Untuk memperdalam pemikiran hakim didalam memutuskan perkara, maka berbagai putusan kemudian ditempatkan sebagai cara memaknai hakim didalam melihat aturan normative. 


Bahkan Hakim didalam menafsirkan peraturan perundang-undangan kemudian begitu rigit dan ketat yang biasa dikenal sebagai Original intent (Tekstual meaning). Mekanisme penafsiran hukum menggunakan penafsiran “grammatical” (makna harfiah/letterlijk). Makna ini kemudian sering disebutkan sebagai “Bouche de la loi”. Hakim adalah corong dari undang-undang. Pandangan ini kemudian dikenal positivisme. Tokoh yang kemudian dikenal sebagai Immanuel Kant dan Montesquieu. 

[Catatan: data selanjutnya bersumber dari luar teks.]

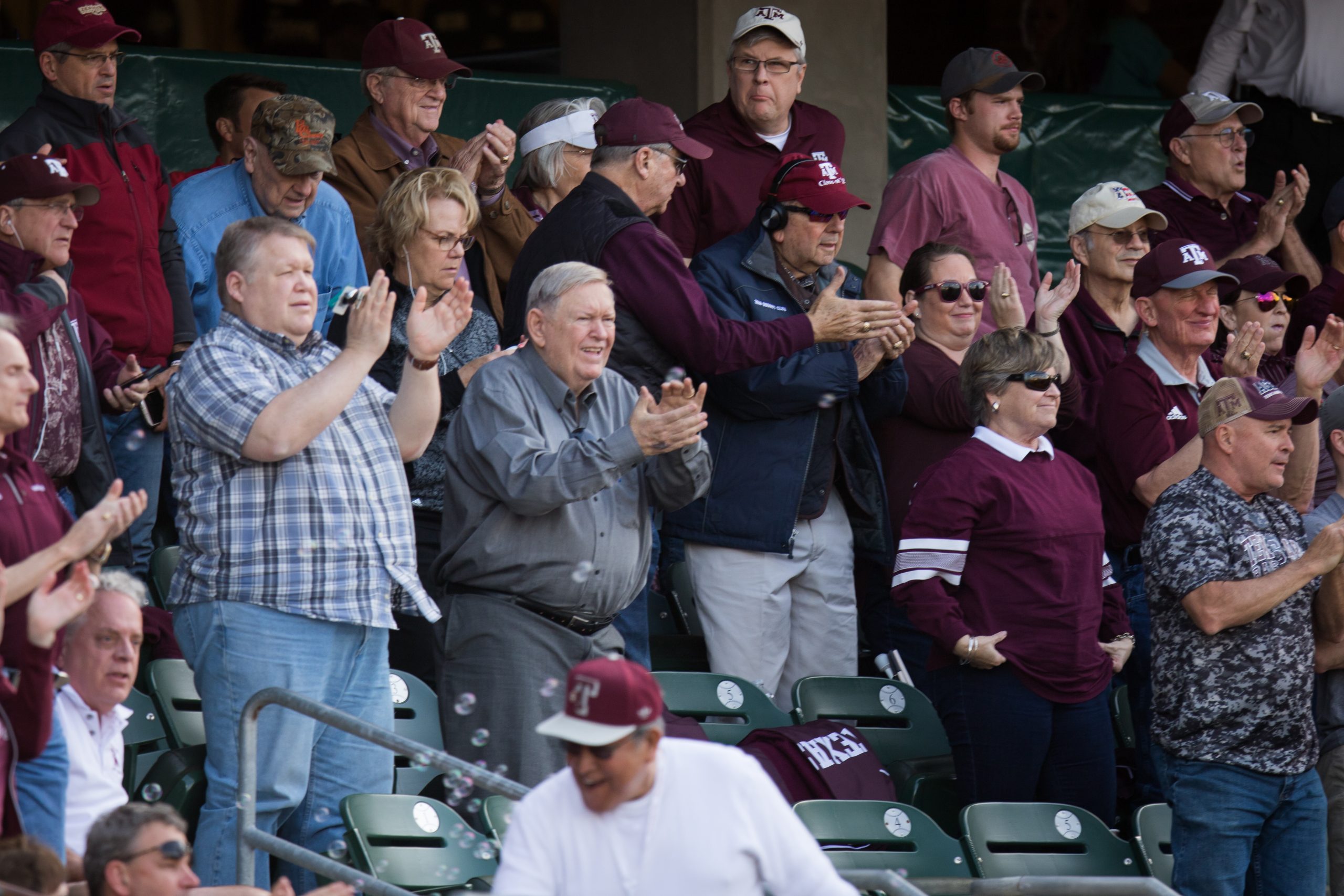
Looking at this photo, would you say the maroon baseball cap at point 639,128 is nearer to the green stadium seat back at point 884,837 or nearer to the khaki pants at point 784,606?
the khaki pants at point 784,606

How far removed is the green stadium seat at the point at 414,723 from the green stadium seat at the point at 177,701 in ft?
1.87

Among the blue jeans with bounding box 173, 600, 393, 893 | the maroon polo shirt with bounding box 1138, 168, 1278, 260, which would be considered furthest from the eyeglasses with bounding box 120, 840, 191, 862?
the maroon polo shirt with bounding box 1138, 168, 1278, 260

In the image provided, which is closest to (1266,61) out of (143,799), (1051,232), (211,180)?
(1051,232)

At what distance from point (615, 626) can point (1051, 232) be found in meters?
5.80

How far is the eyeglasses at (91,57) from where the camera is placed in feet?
20.9

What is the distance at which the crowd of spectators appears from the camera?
180 inches

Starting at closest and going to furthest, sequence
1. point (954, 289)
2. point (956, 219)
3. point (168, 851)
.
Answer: point (168, 851)
point (954, 289)
point (956, 219)

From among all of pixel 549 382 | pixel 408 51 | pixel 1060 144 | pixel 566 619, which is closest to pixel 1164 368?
pixel 549 382

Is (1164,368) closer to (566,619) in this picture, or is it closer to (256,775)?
(566,619)

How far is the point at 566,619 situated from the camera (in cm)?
522

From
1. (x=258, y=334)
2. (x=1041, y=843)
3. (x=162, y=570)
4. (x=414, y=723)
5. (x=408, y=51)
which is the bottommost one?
(x=1041, y=843)

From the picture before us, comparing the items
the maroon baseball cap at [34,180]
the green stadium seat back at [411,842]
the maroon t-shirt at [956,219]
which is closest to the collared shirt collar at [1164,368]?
the maroon t-shirt at [956,219]

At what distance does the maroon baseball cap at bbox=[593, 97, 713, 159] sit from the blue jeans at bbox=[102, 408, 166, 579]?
1772 mm

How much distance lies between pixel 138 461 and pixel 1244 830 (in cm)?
363
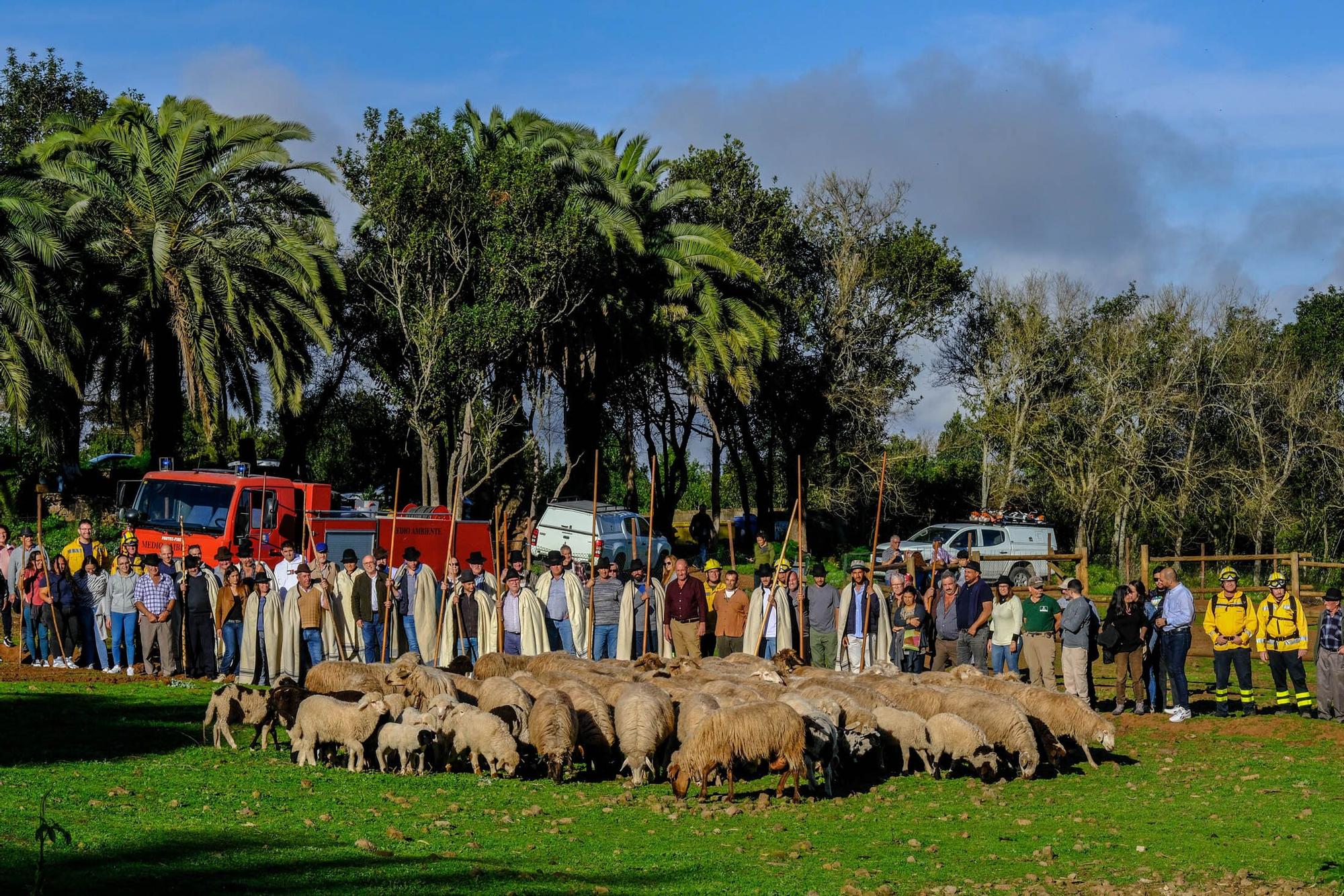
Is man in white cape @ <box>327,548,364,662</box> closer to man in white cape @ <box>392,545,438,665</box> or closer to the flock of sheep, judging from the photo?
man in white cape @ <box>392,545,438,665</box>

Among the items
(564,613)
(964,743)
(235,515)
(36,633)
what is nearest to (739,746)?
(964,743)

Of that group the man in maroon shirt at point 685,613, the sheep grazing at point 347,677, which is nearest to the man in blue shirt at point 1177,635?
the man in maroon shirt at point 685,613

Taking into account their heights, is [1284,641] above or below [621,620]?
below

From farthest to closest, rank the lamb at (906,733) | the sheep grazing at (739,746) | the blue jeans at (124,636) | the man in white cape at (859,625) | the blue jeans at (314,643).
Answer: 1. the blue jeans at (124,636)
2. the man in white cape at (859,625)
3. the blue jeans at (314,643)
4. the lamb at (906,733)
5. the sheep grazing at (739,746)

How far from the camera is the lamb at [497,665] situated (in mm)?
18031

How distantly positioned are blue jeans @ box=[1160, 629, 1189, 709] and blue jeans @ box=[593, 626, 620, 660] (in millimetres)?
8202

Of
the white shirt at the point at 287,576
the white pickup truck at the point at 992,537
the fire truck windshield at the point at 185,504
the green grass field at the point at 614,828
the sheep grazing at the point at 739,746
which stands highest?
the fire truck windshield at the point at 185,504

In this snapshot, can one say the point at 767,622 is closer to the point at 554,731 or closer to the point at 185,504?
the point at 554,731

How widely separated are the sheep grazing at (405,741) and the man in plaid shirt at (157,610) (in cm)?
756

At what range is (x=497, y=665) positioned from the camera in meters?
18.1

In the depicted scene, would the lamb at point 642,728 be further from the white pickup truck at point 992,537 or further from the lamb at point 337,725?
the white pickup truck at point 992,537

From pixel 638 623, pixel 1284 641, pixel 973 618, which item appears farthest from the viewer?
pixel 638 623

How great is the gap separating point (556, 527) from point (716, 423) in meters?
13.9

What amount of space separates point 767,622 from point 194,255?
59.4 feet
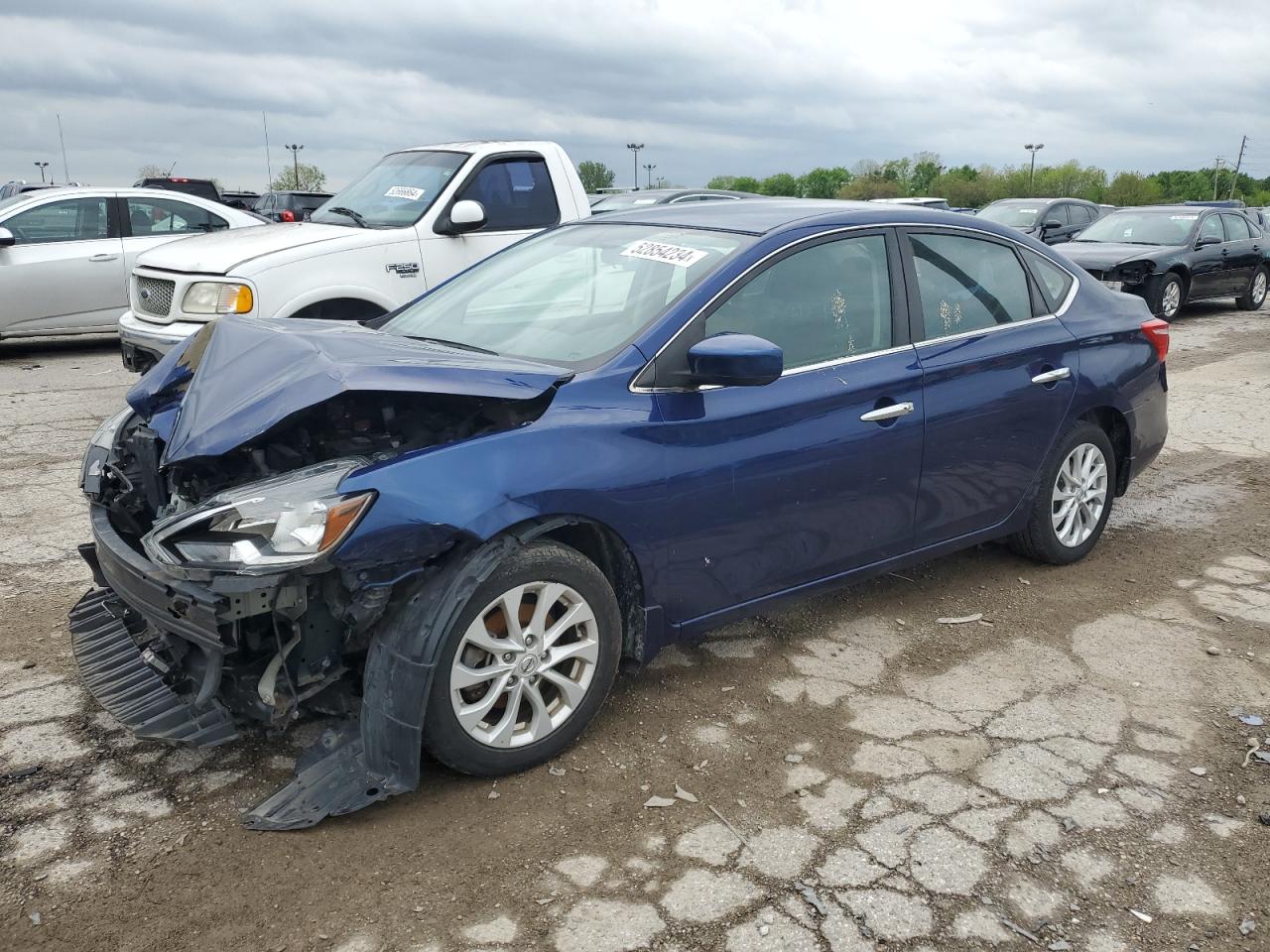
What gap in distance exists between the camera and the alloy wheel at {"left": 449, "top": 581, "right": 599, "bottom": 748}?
3.02m

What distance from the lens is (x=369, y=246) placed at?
7.05 m

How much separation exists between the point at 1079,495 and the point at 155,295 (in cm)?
606

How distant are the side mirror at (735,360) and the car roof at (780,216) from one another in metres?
0.70

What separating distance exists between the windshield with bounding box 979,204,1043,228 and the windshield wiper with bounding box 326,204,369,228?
44.1ft

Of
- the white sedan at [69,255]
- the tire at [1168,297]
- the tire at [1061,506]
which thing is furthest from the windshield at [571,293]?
the tire at [1168,297]

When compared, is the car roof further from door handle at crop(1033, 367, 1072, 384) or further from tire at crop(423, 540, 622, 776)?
tire at crop(423, 540, 622, 776)

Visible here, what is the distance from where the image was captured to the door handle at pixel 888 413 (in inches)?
152

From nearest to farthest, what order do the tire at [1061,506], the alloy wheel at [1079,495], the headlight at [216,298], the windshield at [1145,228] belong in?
the tire at [1061,506]
the alloy wheel at [1079,495]
the headlight at [216,298]
the windshield at [1145,228]

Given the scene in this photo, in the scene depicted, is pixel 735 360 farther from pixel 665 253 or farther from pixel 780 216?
pixel 780 216

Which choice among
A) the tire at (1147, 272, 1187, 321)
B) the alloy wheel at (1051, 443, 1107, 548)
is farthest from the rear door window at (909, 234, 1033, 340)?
the tire at (1147, 272, 1187, 321)

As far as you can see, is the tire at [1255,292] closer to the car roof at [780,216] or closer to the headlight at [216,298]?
the car roof at [780,216]

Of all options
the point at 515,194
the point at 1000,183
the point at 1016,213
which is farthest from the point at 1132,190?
the point at 515,194

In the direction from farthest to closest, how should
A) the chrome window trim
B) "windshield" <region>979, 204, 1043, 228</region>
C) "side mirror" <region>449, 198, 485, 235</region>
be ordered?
"windshield" <region>979, 204, 1043, 228</region> → "side mirror" <region>449, 198, 485, 235</region> → the chrome window trim

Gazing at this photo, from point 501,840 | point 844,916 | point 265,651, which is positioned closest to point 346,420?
point 265,651
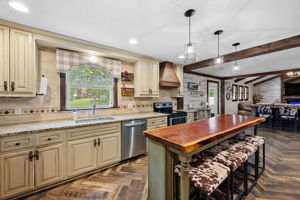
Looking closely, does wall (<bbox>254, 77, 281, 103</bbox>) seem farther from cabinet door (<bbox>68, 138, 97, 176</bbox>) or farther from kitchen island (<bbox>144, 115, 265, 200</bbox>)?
cabinet door (<bbox>68, 138, 97, 176</bbox>)

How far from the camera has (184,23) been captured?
6.13ft

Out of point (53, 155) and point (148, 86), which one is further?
point (148, 86)

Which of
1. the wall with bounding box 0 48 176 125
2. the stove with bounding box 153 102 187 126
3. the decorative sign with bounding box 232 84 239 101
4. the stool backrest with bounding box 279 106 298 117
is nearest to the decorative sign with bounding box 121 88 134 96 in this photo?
the wall with bounding box 0 48 176 125

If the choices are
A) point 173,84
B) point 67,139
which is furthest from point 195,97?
point 67,139

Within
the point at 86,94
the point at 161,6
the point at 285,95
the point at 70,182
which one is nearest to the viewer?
the point at 161,6

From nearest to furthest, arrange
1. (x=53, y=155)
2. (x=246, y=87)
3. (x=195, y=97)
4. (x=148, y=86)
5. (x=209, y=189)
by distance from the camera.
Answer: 1. (x=209, y=189)
2. (x=53, y=155)
3. (x=148, y=86)
4. (x=195, y=97)
5. (x=246, y=87)

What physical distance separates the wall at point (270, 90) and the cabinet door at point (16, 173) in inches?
442

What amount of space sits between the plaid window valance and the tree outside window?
13cm

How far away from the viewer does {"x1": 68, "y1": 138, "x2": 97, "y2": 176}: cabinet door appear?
6.42 feet

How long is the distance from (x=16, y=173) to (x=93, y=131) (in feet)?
3.22

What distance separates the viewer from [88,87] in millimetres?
2762

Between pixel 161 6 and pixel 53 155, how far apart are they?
2.44 m

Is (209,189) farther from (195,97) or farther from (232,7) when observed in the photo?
(195,97)

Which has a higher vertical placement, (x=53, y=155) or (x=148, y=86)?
(x=148, y=86)
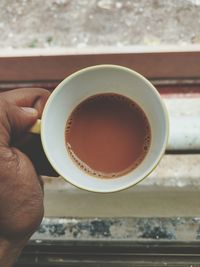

Dengan demikian maka apabila Hakim tetap bersandarkan menggunakan Pasal 77 KUHAP, : 38/Pid.Prap/2012/PN.Jkt.Sel di Pengadilan Negeri Jakarta Selatan dan Putusan Nomor: 04/Pid.Prap/2015/PN.Jkt.Sel dan Putusan Mahkamah Konstitusi Nomor: 21/PUU-XII/2014, maka Pengadilan Bandung cukup mengabulkan permohonan dari pemohon yang memutuskan “menyatakan tidak sah tindakan termohon menetapkan pemohon sebagai tersangka”. Sehingga perkara yang diajukan hanya berkaitan dengan penetapan tersangka PS. Sehingga hakim hanya dibenarkan untuk mengadili perkara yang diajukan. 


Namun Hakim tidak hanya memutuskan ““menyatakan tidak sah tindakan termohon menetapkan pemohon sebagai tersangka” kemudian diikuti kemudian “tidak sah segala keputusan” namun kemudian diikuti “atau penetapan yang dikeluarkan lebih lanjut”. 


Dengan demikian maka Pengadilan Negeri Bandung tidak semata-mata menyatakan tidak sah didalam perkara praperadilan yang diajukan pemohon. Namun justru kemudian kembali menegaskan agar Mapolda Jawa Barat tidak dapat dibenarkan lagi untuk menetapkan penetapan selanjutnya. 


Sehingga Hakim tidak semata-mata menyatakan penetapan PS sebagai tersangka tidak sah namun justru memberikan kepastian hukum kepada PS dari penetapan tersangka. 


Putusan Hakim selain “menyatakan tidak sah tindakan termohon menetapkan pemohon sebagai tersangka” yang kemudian diikuti “tidak sah segala keputusan atau penetapan yang dikeluarkan lebih lanjut” menempatkan pandangan hukum sebagai hukum yang progresif. Jauh melampaui putusan hakim yang terjebak dengan dogma

Bouche de la loi” (Hakim adalah corong dari undang-undang). 


Putusan Hakim menjadi muara dari solusi penegakkan hukum. Sehingga Putusan Hakim tidak semata-mata memberikan keadilan kepada para pencari hukum. Tapi Putusan Hakim dapat memberikan jalan keluar dari kejumudan dunia hukum yang sering terjebak dengan dogma positivism. Sehingga Putusan pengadilan adalah benteng keadilan yang didampakan para pencari keadilan. 


Sehingga tidak salah kemudian Putusan Pengadilan Negeri Bandung Nomor 10/Pid.Pra/2024/PN.Bdg menempatkan Pengadilan sebagai garda terdepan sebagai pelopor dunia hukum.